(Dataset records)
------------
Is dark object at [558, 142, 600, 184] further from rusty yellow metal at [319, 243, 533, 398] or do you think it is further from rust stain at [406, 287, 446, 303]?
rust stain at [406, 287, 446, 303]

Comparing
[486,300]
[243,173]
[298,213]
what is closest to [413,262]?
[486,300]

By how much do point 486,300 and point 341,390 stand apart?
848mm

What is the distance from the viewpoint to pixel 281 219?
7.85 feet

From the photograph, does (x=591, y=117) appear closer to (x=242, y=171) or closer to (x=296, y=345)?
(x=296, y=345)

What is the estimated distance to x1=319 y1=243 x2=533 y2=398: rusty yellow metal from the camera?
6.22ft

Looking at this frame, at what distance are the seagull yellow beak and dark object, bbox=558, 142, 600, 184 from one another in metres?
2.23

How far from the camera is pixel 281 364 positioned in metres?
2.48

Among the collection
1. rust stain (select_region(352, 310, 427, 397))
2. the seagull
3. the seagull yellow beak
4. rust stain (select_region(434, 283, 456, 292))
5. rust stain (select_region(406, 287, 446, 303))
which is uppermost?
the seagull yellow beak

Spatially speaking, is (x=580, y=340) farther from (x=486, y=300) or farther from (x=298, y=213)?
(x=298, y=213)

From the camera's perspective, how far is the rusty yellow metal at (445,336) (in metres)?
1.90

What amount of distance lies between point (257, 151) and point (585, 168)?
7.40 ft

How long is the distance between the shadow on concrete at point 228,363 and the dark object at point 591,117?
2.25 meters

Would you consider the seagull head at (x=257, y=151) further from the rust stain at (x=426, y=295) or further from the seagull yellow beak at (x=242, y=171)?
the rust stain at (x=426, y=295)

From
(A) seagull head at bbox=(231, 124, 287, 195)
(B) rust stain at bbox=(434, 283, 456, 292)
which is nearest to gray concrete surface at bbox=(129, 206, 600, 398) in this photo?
------------
Exercise: Copy out the rows above verbatim, everything from the start of the rows down to the line containing "2.25 meters".

Written response:
Is dark object at [558, 142, 600, 184] further from rusty yellow metal at [319, 243, 533, 398] or do you think it is further from rust stain at [406, 287, 446, 303]?
rust stain at [406, 287, 446, 303]

Comparing
[486,300]
[243,173]
[298,213]
what is closest to [413,262]?
[486,300]

By how much do point 486,300 and point 341,390 stand apart?
848mm

What is the distance from the viewpoint to pixel 281 219?
7.85 feet

From the photograph, does (x=591, y=117) appear closer to (x=242, y=171) or closer to (x=296, y=345)?
(x=296, y=345)

What is the estimated distance to x1=319 y1=243 x2=533 y2=398: rusty yellow metal from the camera?
6.22ft

Looking at this frame, at what distance are the seagull yellow beak and dark object, bbox=558, 142, 600, 184 from one another in metres?
2.23

How far from the camera is pixel 281 364 positioned in metres?
2.48

Among the collection
1. rust stain (select_region(352, 310, 427, 397))
2. the seagull
3. the seagull yellow beak
4. rust stain (select_region(434, 283, 456, 292))
5. rust stain (select_region(406, 287, 446, 303))
which is uppermost?
the seagull yellow beak

Spatially speaking, is (x=580, y=340) farther from (x=486, y=300) or farther from (x=298, y=213)?
(x=298, y=213)

From the camera's perspective, how far is the rusty yellow metal at (445,336) (in metres)?
1.90

What amount of distance lies between point (257, 151) and point (585, 168)?
7.40 ft

How long is the distance between the shadow on concrete at point 228,363 and the dark object at point 591,117?
2.25 meters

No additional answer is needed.